Hi, for the MPI transport option, where only MPI can be used for communication on the cluster, I’ve gotten the example from MPIClusterManagers.jl working well for my use case. However, I would like to add a heap size hint, because for very long runs, I run into out of memory problems.
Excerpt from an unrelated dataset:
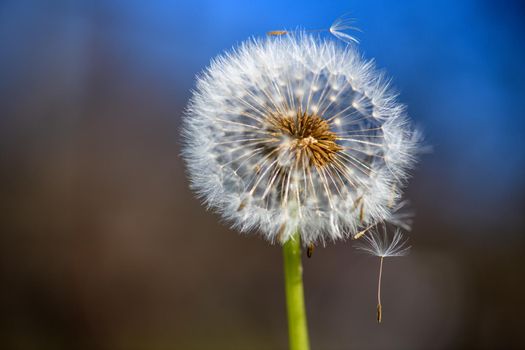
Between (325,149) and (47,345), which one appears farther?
(47,345)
For addprocs()
, this can be done with something like
addprocs(960, exeflags=`--heap-size-hint=3G`) # 3GB per worker hint
but how in the MPI transport case, do I do this as there is no explicit addprocs()
?
My setup is to call within qsub
on PBS
mpirun -np 960 myprogram.jl
where myprogram.jl
is of the form
using MPIClusterManagers, Distributed
import MPI
MPI.Init()
rank = MPI.Comm_rank(MPI.COMM_WORLD)
sz = MPI.Comm_size(MPI.COMM_WORLD)
if rank == 0
@info "size is $sz"
end
manager = MPIClusterManagers.start_main_loop(MPI_TRANSPORT_ALL)
@info "there are $(nworkers()) workers"
include("01_read_data.jl")
include("02_set_options.jl")
## Do stuff as normal with Distributed
@everywhere using Distributed
@everywhere using MyModule
# @sync for w in workers()
# @async remotecall_fetch(myfunc, w, myopts...) # returns nothing on completion
# end
## exit gracefully
MPIClusterManagers.stop_main_loop(manager)
rmprocs(workers())
exit()
Many thanks for any hints or experience with this situation.